Perhaps Alf is being too harsh here.
I thought JPow was pretty clear that there would be a few 0.50 rate hikes followed by 0.25 ones. 0.75 is off the table, unless something crazy happens.
Sure, 2Y bond yields went down ~0.15% as a result, but we probably have to wait a few days to see if this is the start of a trend. And if it seems like it is one… they’ll just send Bullard out again, spitting fire and brimstone.
As long as the Fed stays this course they had laid out before, the markets should stay somewhat depressed. So there doesn’t seem to be a reason to double down on the negative rhetoric, especially if they don’t mean to follow through with it.

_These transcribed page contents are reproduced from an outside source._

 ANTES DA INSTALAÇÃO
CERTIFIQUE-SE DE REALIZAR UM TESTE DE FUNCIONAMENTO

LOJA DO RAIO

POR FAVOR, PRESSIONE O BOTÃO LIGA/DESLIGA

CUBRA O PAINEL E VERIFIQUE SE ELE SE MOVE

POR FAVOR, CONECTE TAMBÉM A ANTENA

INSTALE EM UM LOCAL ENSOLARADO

The Fed realized a while back that they could adjust financial situations using their words as much as by their actions. Hence, the good-cop bad-copping routine with words as much as they are tweaking the interest rates.

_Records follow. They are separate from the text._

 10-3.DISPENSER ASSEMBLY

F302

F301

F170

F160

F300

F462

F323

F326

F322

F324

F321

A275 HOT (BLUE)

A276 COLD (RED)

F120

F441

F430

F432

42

They also probably don’t feel like overdoing the bad cop routine as there are perils to hiking too fast - credit markets can choke. Then we’ll have a real problem on our hands. Yields rising too fast can also cause Japanese and European investors to pile in on the carry trade, effectively nullifying the move.
What can change this in the near term is, as you note, the CPI print and perhaps the PPI print. If April CPI is about the same level or below March, the Fed can stay the course. If it is higher again, then the Fed will have to crank up the tough talk again.